Materials Matter – A Guide to Teacher Resource Selection

There are many factors to consider when selecting instructional materials to help students learn the  curriculum. 

Start by selecting a resource that aligns with the Program of Studies.  The learning outcomes should determine what is taught, not the resource.  You will be hard-pressed to find a resource that has all the outcomes aligned perfectly.  This is why teachers will most likely have to pull ideas from multiple resources.  Even when the outcome is aligned, the depth of knowledge or rigor in the materials often is not there.  It’s important to look at the types of questions being asked and that they are more open-ended and involve critical thinking and problem solving.
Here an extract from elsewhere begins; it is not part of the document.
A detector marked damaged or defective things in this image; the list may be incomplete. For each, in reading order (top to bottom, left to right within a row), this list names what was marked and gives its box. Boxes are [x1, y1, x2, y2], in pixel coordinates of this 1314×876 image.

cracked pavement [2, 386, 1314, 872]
Finding materials and learning activities that are engaging to students is also an essential element to consider.  If the learning is repetitive and boring for the teacher, the odds are it will also be boring to the students.  We want students to see learning as relevant to their lives.  If we can find tasks that hook the students and encourage them to dig deeper, learning will come more easily.  Engaging tasks are often interactive or collaborative.  Some examples include games, hands-on and real-world tasks connected to students’ interests.
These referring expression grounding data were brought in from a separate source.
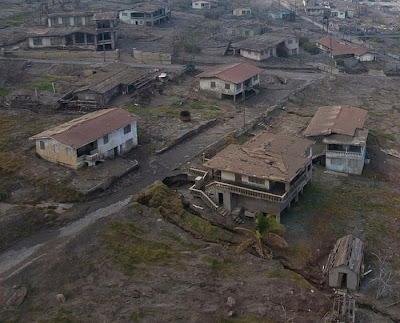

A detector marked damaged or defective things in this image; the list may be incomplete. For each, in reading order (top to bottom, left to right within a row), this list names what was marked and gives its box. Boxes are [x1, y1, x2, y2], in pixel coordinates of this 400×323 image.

rusted metal roof [234, 33, 294, 52]
rusted metal roof [197, 63, 262, 85]
rusted metal roof [28, 109, 138, 149]
rusted metal roof [304, 105, 368, 137]
rusted metal roof [205, 132, 314, 182]
rusted metal roof [326, 237, 364, 274]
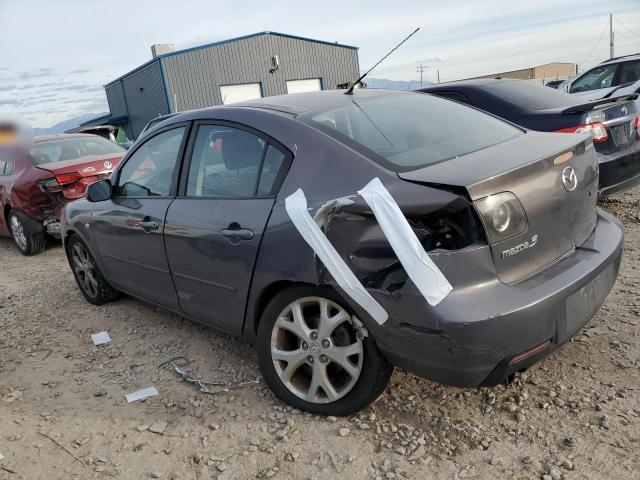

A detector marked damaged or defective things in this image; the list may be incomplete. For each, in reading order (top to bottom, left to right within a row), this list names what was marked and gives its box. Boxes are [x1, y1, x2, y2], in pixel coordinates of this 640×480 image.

broken taillight [556, 122, 608, 142]
rear bumper damage [596, 142, 640, 198]
rear bumper damage [372, 209, 624, 386]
Teacher resources should include research-based strategies that improve student learning.  The use of these high-impact teaching routines increases the probability of strong student outcomes.  We all know how precious time is to teachers.  They want to ensure that their instructional time is well utilized and is going to make a difference to student learning.

Because classrooms have a mix of students with varying levels of skill, language, cognitive abilities, and learning styles, it is important to think about resources that allow for all student needs.  When teachers find instructional materials that support different learners/learning styles and promote independent and group work, student engagement often increases as well.